The greatest change in length was measured in 2020 on Hornkees in the Zillertal Alps (Tyrol). This glacier has shortened by 104 meters in just one year. Four other glaciers retreated by at least 50 meters: the Alpeinerferner (Stubai Alps) with 67,2 m, the Pasterze (Glockner group) with 52,5 m, the Gepatschferner (Ötztal Alps) with 51,5 m and the Schlatenkees (Venediger group ) with 50,0 m.

Pasterze shorter by 52,5 meters in one year

Austria's largest glacier, the Pasterze on the Großglockner, recently lost 52,5 meters in length - again an above-average value. Your glacier tongue is still flat in disintegration, as the ice supply from the higher parts of the glacier is decreasing. The Pasterze is one of the glaciers on which the thickness of the ice and the glacier movement are regularly measured. Compared to the previous year, the entire Pasterze glacier tongue has sunk by an average of 6,1 meters - slightly more than in the 2018/2019 measurement period. 

Alpine Association demands glacier protection with no ifs or buts

“The fact that the retreat of the glaciers is a result of rising temperatures cannot be denied. This development can hardly be stopped, the system is too sluggish and the natural areas too sensitive for that.
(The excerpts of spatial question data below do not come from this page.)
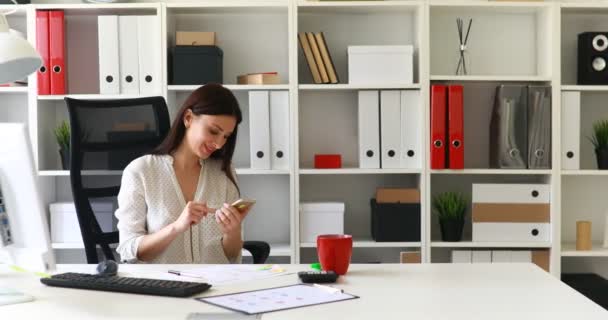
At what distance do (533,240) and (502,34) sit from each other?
1.06 metres

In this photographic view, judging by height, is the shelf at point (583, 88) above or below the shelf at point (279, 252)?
above

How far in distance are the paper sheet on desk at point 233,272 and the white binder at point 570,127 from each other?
216 cm

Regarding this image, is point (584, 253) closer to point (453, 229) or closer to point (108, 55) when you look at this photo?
point (453, 229)

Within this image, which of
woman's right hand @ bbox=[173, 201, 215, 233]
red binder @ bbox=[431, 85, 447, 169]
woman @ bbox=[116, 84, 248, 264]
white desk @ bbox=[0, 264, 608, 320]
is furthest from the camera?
red binder @ bbox=[431, 85, 447, 169]

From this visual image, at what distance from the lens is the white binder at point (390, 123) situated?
3.73 metres

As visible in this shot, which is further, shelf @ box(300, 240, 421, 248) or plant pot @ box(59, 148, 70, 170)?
plant pot @ box(59, 148, 70, 170)

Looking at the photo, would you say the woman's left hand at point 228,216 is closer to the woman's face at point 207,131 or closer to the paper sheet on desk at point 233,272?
the paper sheet on desk at point 233,272

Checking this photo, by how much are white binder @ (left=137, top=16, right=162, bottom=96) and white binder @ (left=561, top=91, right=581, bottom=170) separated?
193 centimetres

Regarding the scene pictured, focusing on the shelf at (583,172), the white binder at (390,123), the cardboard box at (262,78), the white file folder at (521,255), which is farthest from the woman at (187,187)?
the shelf at (583,172)

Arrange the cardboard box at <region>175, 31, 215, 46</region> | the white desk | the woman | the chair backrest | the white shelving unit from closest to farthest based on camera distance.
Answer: the white desk, the woman, the chair backrest, the cardboard box at <region>175, 31, 215, 46</region>, the white shelving unit

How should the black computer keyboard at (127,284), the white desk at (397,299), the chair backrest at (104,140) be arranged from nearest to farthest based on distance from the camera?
1. the white desk at (397,299)
2. the black computer keyboard at (127,284)
3. the chair backrest at (104,140)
Our glaciers make this slow but steady change understandable in a sad way. As silent memorials of climatic changes, they will probably no longer be recognizable in a few decades ”, says Ingrid Hayek, Vice President of the Austrian Alpine Club.

As silent memorials of climatic changes, they will probably no longer be recognizable in a few decades.

Ingrid Hayek, Vice President of the Austrian Alpine Club

One more reason for the Alpine Association, as a nature conservation organization, to insist not only on glacier protection, but also on the protection of the surrounding high alpine regions. 

Protection status was revoked in 2004

Above all, the Alpine Club is still opposed to the weakening of glacier protection in the Tyrolean Nature Conservation Act. After the absolute protection of the glaciers, the glacier foreland and the moraines in Tyrol had been legally anchored in 1991 and any technical development of glaciers and their catchment areas was prohibited, the comprehensive protection status was revoked in 2004.

In 2006 a “spatial planning program on the protection of glaciers” followed. However, this deliberately excludes areas of ski tourism interest from the protection status - for example that between the glacier ski areas Ötztal and Pitztal, or currently that in Kaunertal.

Glacier protection is needed with no ifs or buts.

Ingrid Hayek, Vice President of the Austrian Alpine Club

“You need glacier protection with no ifs or buts. Protection that also takes into account the current changes in the high mountains. Not only the glaciers themselves, but also the areas affected by the melting are increasingly under pressure. In the context of state law, these are often referred to as 'Alpine wasteland'. But this soil is by no means 'wasted'.

It turns out to be a breeding ground with immeasurable development potential. Glacier protection must therefore be redefined in this context and the broader term glacier must be taken into account in the Environmental Impact Assessment Act, ”says Hayek.

The glacier retreat in numbers (measurement period 2019/2020)

10 strongest declines - length losses in meters:

  1. Hornkees (Zillertal Alps, Tyrol): -104,0
  2. Alpeinerferner (Stubai Alps, Tyrol): -67,2
  3. Pasterze (Glockner Group, Carinthia): -52,5
  4. Gepatschferner (Ötztal Alps, Tyrol): -51,5
  5. Schlatenkees (Venediger Group, Tyrol): -50,0

The average loss in length of the 81 glaciers measured in both 2019 and 2020 was -15 m and is therefore very similar to the previous year's value of -14,3 m (calculated for 84 glaciers).